Article ID: | iaor200969051 |
Country: | United Kingdom |
Volume: | 60 |
Issue: | 8 |
Start Page Number: | 1123 |
End Page Number: | 1134 |
Publication Date: | Aug 2009 |
Journal: | Journal of the Operational Research Society |
Authors: | Pendharkar P |
Keywords: | neural networks, heuristics: genetic algorithms |
We study three different approaches to formulate a misclassification cost minimizing genetic algorithm (GA) fitness function for a GA-neural network classifier. These three different approaches include a fitness function that directly minimizes total misclassification cost, a fitness function that uses posterior probability for minimizing total misclassification cost and a hybrid fitness function that uses an average value of the first two fitness functions to minimize total misclassification cost.
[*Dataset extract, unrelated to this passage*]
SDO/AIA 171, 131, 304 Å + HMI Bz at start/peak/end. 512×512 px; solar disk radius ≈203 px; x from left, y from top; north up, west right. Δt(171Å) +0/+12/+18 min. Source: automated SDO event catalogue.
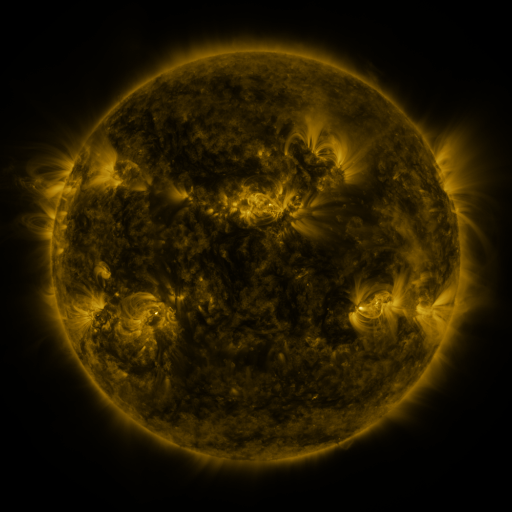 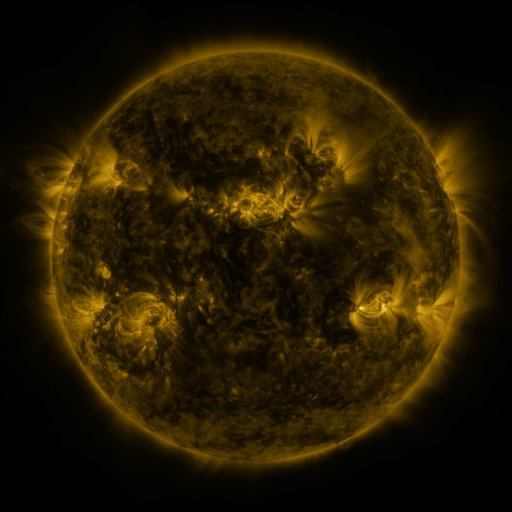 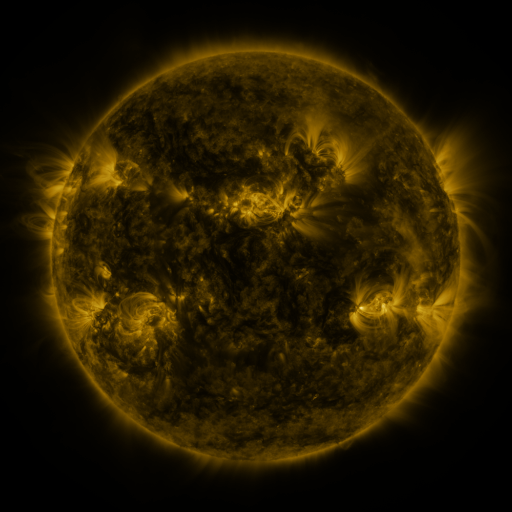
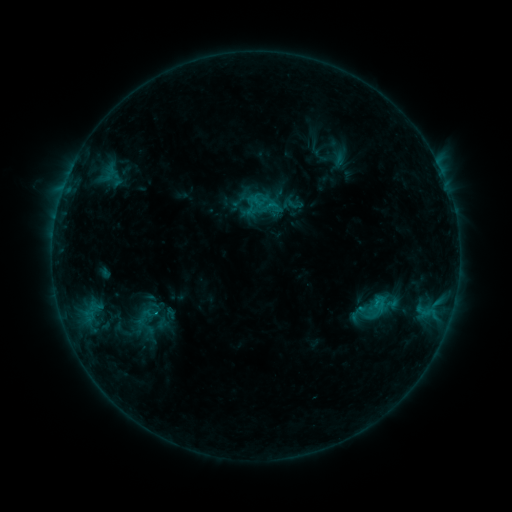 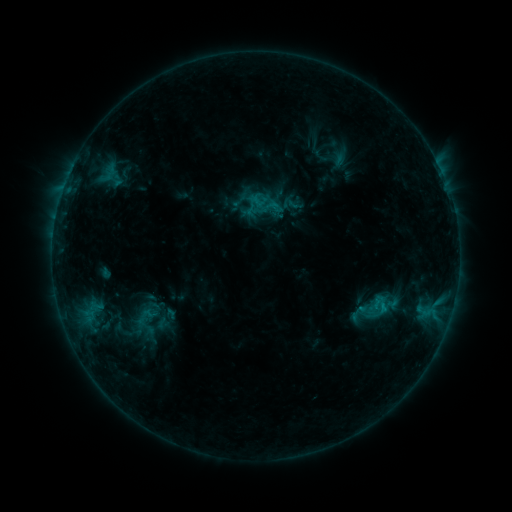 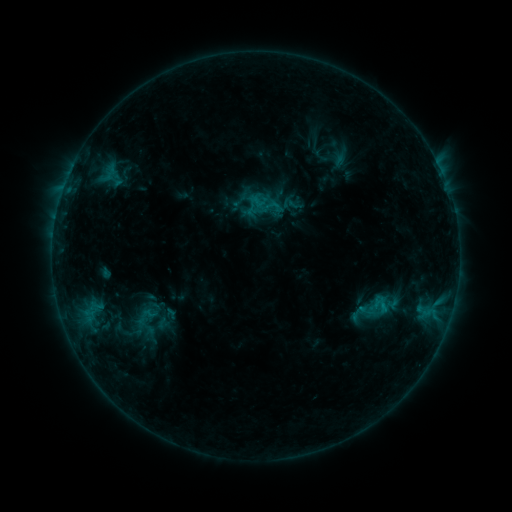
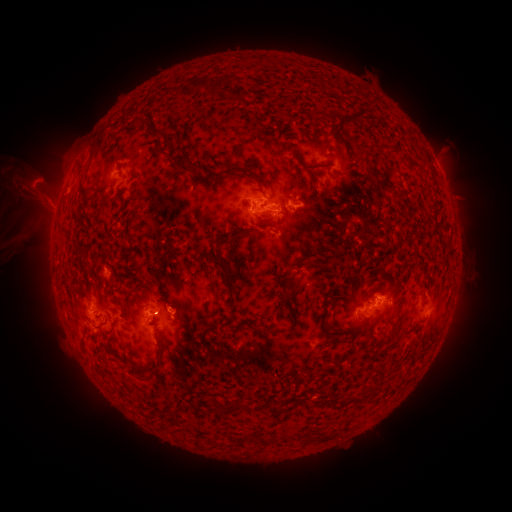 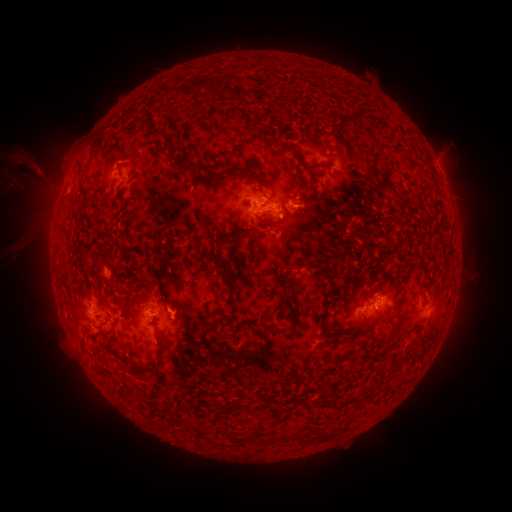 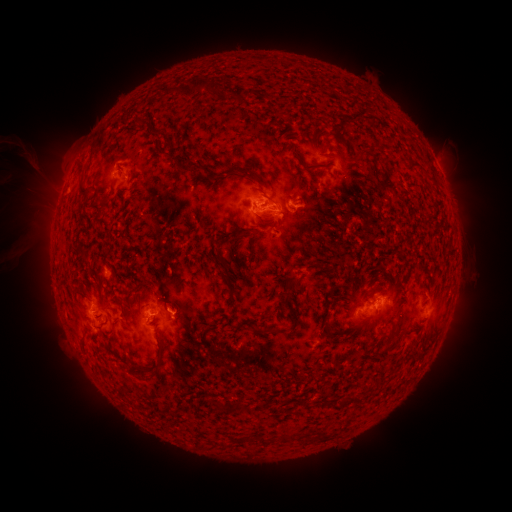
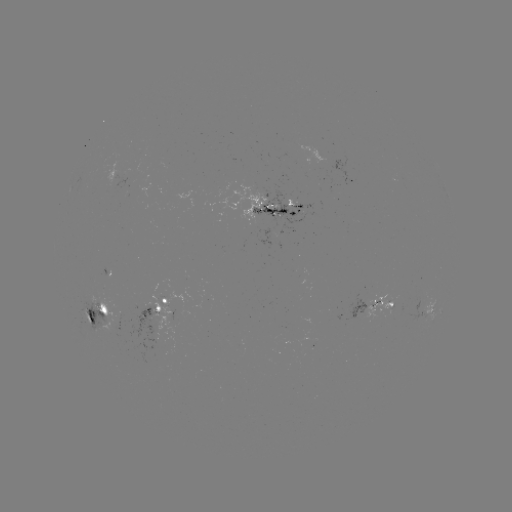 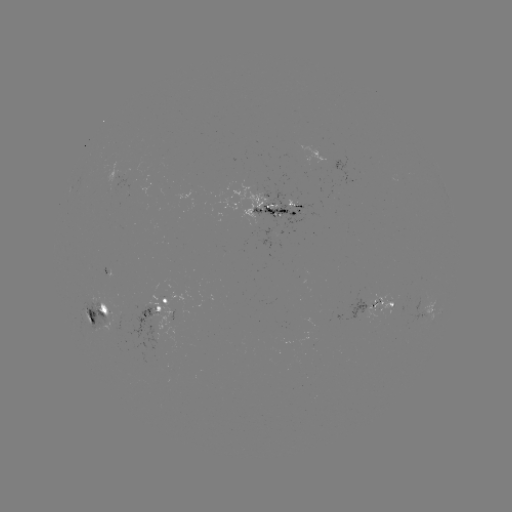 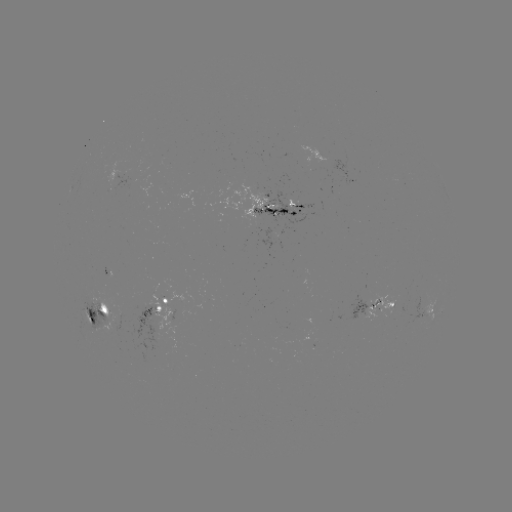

Using simulated data sets representing three different distributions and four different misclassification cost matrices, we test the performance of the three fitness functions on a two-group classification problem. Our results indicate that the posterior probability-based misclassification cost minimizing function and the hybrid fitness function are less prone to training data over fitting, but direct misclassification cost minimizing fitness function provides the lowest overall misclassification cost in training tests. For holdout sample tests, when cost asymmetries are low (less than or equal to a ratio of 1:2), the hybrid misclassification cost minimizing fitness function yields the best results; however, when cost asymmetries are high (equal or greater than a ratio of 1:4), the total misclassification cost minimizing function provides the best results. We validate our findings using a real-world data on a bankruptcy prediction problem.